Con la fine delle restrizioni per la pandemia, ripartirete con la scuola e con la programmazione degli eventi? Siete pronti? Le lezioni sono già ripartite, mentre le prove dell’Orchestra riprenderanno il 12 giugno. Siamo fermi da marzo 2020, tranne la parentesi di luglio/agosto scorsi, durante la quale abbiamo registrato “La Compagnia del Cigno”, poi fermo assoluto. Ora abbiamo già alcuni concerti in calendario ma con riserva per ché non ci sono certezze in merito alla fattibilità. Il maestro Di Benedetto ha preso contatti e accordi per diversi lavori, anche in studio di registrazione, ma nulla di certo per il momento. Vedremo come evolverà la situazione Covid e tireremo le somme.
Una curiosità, ho visto che avete due maestri: uno per gli strumenti a fiato e uno per gli archi. E le percussioni?

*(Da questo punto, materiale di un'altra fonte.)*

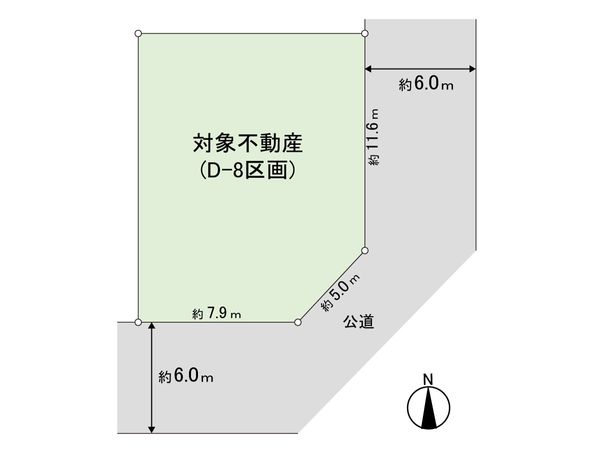 本田町 土地 D-8 区画図 本田町 土地 D-8 区画図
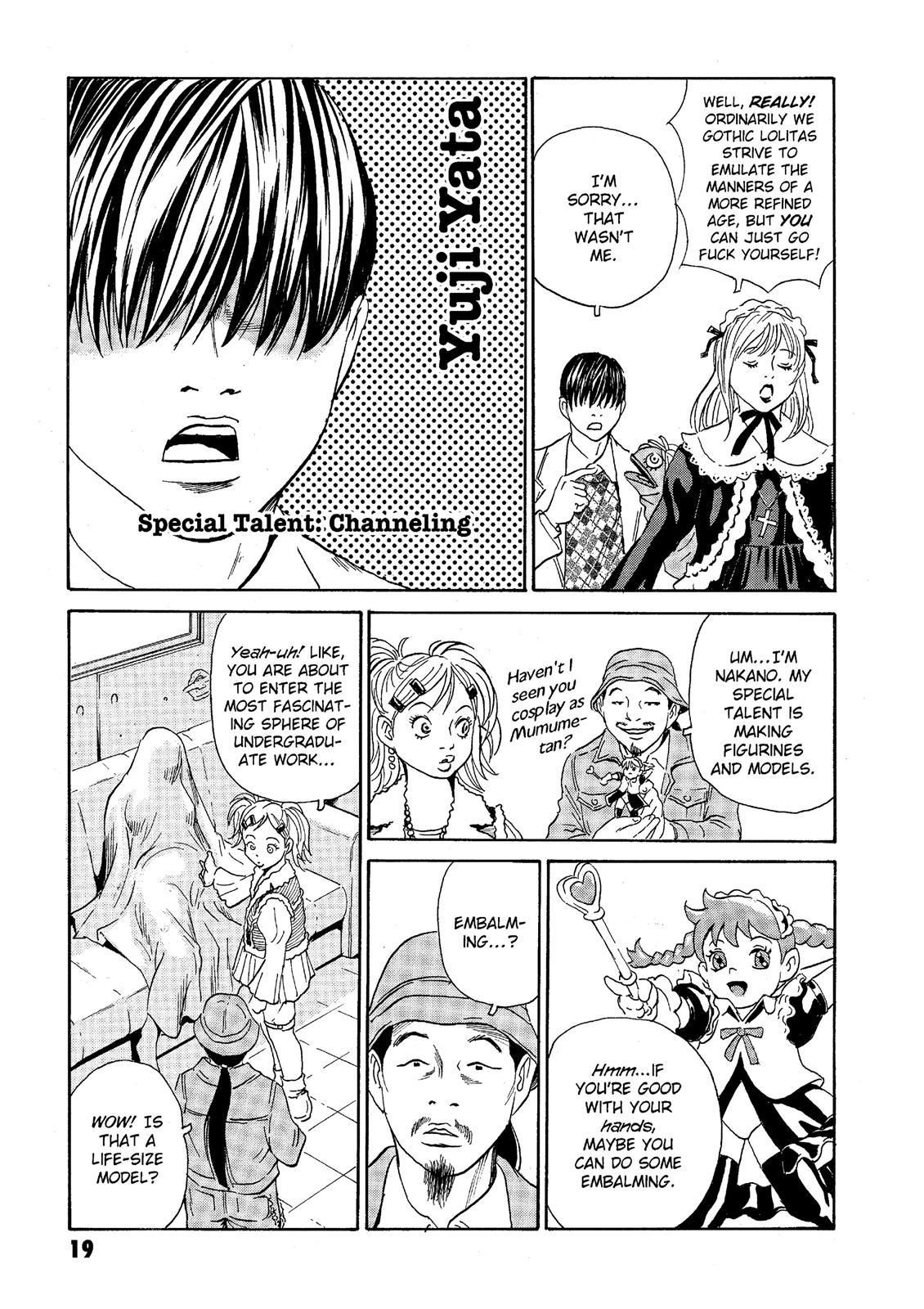 The Kurosagi Corpse Delivery Service Chapter 36 - Page 19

Le percussioni provano insieme ai fiati, perché tra i fiati ci sono gli ottoni che hanno i timbri più scuri, più gravi, quindi spesso hanno parti in comune. Comunque, non hanno un preparatore dedicato perché il repertorio delle percussioni è prettamente sinfonico, quindi arrivano già settati e più preparati di noi. È semplice inserirli nel contesto di un’orchestra.
Un sogno che avete. Dove vi vedete da grandi? Prima Emanuele.
Io mi vedo in un’orchestra, magari non in Italia, perché vorrei girare il mondo. Comunque, vorrei suonare in un gruppo sinfonico o un quartetto di musica da camera, ma non come solista. Non aspiro a essere un solista perché amo la musica d’insieme che, alla fine, è quella in cui sono cresciuto musicalmente.
Angelica, tu?
Ho gli stessi obiettivi e le stesse aspirazioni di Emanuele. Stessi gusti e stessa storia di crescita. Da piccola, nelle band, ho suonato anche il basso elettrico. Ho un’anima rock che, poi, mi ha portato alla musica classica. Perciò, la musica d’insieme è quella che vedo nel mio futuro.